Neural Data Science for Vision Research
Technology and Development
Spike inference toolbox
Two-photon calcium imaging has become a major tool to study neural population activity. Neural firing rates, however, can only be indirectly inferred from the measured traces. We have developed an algorithm based on supervised training of flexible probabilistic models and have shown that it outperforms other published techniques (link). The toolbox is available in Python, including a pre-trained model.
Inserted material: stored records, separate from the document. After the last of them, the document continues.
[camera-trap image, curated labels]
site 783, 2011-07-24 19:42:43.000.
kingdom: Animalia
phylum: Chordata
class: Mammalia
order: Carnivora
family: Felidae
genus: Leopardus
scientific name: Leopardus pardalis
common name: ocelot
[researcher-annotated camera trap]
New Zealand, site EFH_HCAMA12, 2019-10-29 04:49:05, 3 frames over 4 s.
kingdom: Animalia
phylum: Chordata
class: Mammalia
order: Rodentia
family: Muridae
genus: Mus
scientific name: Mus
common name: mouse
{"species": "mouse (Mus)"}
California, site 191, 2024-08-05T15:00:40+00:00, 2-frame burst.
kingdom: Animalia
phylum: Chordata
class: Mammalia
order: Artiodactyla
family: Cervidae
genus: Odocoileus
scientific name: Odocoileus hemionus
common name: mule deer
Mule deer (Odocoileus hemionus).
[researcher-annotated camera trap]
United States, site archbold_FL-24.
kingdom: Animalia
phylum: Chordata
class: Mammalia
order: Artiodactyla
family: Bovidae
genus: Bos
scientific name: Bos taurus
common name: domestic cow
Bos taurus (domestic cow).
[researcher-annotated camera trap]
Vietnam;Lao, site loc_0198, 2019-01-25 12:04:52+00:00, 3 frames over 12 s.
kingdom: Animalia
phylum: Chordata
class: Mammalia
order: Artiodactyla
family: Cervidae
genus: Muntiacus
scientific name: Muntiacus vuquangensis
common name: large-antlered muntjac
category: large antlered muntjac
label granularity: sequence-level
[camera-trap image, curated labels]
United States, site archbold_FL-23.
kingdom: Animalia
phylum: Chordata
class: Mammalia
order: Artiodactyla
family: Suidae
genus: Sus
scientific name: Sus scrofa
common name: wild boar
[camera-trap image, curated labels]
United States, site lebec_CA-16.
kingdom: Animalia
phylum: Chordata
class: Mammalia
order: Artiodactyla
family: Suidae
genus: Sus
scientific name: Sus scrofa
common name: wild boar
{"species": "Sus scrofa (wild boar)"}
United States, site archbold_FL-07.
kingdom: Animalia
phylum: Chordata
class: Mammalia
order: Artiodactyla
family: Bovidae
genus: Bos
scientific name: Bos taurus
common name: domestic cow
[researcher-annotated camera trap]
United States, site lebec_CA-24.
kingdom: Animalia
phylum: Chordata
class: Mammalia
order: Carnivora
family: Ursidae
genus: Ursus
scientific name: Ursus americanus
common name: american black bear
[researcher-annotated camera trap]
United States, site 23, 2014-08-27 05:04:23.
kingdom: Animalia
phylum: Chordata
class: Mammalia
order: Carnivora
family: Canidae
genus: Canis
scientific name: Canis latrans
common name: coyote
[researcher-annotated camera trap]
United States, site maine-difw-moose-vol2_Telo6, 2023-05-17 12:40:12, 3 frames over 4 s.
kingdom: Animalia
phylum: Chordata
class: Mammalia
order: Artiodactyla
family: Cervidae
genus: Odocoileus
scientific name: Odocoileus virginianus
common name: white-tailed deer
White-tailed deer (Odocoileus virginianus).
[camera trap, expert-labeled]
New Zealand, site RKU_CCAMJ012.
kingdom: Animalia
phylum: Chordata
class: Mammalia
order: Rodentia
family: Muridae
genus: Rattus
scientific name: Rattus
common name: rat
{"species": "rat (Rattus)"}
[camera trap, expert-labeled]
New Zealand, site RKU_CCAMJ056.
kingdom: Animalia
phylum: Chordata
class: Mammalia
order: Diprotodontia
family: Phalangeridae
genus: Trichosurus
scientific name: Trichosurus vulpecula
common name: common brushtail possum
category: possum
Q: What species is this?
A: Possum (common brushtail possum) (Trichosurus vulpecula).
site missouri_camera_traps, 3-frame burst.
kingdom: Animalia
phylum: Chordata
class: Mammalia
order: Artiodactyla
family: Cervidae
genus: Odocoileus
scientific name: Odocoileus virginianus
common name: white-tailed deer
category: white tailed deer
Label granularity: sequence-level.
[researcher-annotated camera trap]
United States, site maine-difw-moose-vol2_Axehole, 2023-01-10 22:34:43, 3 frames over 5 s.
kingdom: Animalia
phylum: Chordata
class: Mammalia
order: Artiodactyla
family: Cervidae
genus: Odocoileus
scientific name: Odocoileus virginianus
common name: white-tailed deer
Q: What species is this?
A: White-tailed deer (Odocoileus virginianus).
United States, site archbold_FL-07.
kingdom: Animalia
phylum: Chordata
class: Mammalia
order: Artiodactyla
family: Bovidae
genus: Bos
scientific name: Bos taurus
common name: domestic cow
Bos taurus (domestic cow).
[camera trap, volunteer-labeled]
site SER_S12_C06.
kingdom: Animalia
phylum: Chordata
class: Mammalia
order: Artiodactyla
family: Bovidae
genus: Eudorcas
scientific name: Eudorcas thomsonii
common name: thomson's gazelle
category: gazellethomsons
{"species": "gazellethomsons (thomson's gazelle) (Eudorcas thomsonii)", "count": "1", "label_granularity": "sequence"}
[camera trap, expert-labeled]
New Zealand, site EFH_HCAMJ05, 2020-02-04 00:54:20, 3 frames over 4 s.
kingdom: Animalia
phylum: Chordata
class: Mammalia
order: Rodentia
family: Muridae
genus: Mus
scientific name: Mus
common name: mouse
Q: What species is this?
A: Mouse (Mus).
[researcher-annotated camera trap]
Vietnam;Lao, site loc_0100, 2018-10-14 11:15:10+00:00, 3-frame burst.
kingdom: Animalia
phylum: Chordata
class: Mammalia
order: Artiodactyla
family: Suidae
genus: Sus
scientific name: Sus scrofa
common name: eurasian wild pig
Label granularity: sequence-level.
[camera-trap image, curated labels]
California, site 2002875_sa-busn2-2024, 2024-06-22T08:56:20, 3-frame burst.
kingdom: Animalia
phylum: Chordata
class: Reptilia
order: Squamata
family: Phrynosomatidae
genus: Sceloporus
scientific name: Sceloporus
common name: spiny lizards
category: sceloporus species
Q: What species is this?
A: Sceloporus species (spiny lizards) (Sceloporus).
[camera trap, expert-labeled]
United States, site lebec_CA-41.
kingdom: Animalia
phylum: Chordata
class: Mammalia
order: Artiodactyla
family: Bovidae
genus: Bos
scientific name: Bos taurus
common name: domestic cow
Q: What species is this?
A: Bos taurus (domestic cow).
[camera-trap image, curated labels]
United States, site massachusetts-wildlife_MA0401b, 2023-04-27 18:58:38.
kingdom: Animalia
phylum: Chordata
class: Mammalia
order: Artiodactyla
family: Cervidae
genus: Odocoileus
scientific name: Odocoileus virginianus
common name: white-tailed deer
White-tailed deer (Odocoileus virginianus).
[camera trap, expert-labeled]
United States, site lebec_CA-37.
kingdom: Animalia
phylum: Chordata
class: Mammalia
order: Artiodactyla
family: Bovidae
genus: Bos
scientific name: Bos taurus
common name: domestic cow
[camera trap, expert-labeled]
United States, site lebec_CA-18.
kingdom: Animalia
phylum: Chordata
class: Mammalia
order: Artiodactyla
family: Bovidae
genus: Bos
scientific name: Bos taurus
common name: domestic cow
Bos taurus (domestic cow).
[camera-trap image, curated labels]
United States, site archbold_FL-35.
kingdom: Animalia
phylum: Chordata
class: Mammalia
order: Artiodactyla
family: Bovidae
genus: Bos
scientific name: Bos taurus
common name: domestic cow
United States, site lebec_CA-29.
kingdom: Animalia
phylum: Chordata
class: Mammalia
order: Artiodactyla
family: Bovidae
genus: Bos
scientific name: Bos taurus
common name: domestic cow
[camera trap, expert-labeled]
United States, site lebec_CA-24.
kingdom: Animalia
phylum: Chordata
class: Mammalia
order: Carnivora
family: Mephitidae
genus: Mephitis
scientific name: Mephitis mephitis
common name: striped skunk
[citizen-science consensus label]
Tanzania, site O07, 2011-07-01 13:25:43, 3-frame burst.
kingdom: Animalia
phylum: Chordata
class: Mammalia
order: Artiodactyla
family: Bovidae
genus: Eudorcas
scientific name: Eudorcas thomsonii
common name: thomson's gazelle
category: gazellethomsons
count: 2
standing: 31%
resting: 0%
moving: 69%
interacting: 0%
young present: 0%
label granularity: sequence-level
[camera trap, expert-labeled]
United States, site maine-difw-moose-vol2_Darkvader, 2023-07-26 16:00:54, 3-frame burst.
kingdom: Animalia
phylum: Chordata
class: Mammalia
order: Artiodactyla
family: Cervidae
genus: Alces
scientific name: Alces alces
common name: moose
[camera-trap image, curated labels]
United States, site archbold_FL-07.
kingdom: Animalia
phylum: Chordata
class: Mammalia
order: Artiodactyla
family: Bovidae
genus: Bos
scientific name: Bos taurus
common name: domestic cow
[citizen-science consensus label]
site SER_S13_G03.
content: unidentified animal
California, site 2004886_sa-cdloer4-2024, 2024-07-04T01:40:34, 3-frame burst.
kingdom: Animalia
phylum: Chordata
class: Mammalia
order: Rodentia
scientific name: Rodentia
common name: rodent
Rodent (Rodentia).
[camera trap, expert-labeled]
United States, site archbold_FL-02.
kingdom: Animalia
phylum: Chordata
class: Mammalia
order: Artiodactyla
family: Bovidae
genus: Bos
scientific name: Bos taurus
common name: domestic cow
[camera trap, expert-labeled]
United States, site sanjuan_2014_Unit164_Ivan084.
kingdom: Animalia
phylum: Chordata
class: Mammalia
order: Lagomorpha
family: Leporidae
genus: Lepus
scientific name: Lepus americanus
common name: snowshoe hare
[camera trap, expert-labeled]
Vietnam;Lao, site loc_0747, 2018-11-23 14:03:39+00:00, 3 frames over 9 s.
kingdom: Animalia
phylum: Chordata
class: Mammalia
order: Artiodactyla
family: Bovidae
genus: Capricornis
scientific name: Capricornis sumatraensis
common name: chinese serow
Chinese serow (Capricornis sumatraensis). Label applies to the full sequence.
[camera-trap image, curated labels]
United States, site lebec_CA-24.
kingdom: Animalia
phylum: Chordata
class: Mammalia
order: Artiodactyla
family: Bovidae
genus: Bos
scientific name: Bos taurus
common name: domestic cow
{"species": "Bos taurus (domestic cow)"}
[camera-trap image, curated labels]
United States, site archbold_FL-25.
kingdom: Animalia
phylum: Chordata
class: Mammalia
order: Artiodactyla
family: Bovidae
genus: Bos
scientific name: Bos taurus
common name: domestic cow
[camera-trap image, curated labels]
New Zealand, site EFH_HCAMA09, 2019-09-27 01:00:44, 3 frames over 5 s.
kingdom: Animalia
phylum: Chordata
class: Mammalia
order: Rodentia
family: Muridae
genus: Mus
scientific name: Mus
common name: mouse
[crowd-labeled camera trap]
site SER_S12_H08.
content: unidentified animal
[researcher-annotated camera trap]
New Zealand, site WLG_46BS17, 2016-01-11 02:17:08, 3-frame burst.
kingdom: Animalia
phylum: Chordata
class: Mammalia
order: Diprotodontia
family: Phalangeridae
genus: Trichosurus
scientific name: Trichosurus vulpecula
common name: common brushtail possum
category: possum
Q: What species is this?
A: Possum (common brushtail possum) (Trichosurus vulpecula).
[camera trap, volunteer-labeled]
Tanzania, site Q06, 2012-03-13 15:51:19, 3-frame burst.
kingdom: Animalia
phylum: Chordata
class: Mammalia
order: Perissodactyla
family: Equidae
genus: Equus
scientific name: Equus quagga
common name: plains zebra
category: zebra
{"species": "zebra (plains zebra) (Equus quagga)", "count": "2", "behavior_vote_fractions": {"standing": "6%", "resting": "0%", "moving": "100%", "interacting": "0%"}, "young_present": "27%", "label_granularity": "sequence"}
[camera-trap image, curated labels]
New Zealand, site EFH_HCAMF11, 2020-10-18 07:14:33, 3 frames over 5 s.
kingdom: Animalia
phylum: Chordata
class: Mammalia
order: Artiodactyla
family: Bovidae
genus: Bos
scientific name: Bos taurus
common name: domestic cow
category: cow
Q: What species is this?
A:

Circular statistics toolbox
Angular data requires special statistical methods. We have developed a toolbox for circular statistics containing specialized methods for a large range of statistical problems involving angular data. The toolbox is available in Matlab and Python. There also is a companion paper describing the toolbox
Large and complex datasets in neuroscience require special attention to data management. DataJoint implements an easily adaptable front-end to a relation database system for flexible and reliable data analysis. In particular, the system ensures data integrity and supports parallel computation. It is available in Matlab and Python.
Mouse RGC dataset
We recorded responses from >11,000 retinal ganglion cells in the mouse retina to a standardized stimulus set using two photon imaging. The data was used to provide a functional clustering of the different RGC types in the mouse. For a detailed description of the experimental procedure, see Baden et al.
Macaque V1 dataset
We recorded responses of several hundreds of neurons in V1 of awake macaques to static and moving gratings. The neurons were recorded using tetrode arrays, while the monkey was required to maintain fixation. The dataset contains parallel recordings of 5-20 neurons.